▶ Material supplied

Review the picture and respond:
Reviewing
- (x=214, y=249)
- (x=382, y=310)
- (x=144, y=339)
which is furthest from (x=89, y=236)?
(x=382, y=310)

▶ Given request
Copy the data above line for line, without changing any word, number, or punctuation mark.

▶ Correct answer
Review the picture and respond:
Reviewing
- (x=214, y=249)
- (x=382, y=310)
- (x=144, y=339)
which is furthest from (x=89, y=236)?
(x=382, y=310)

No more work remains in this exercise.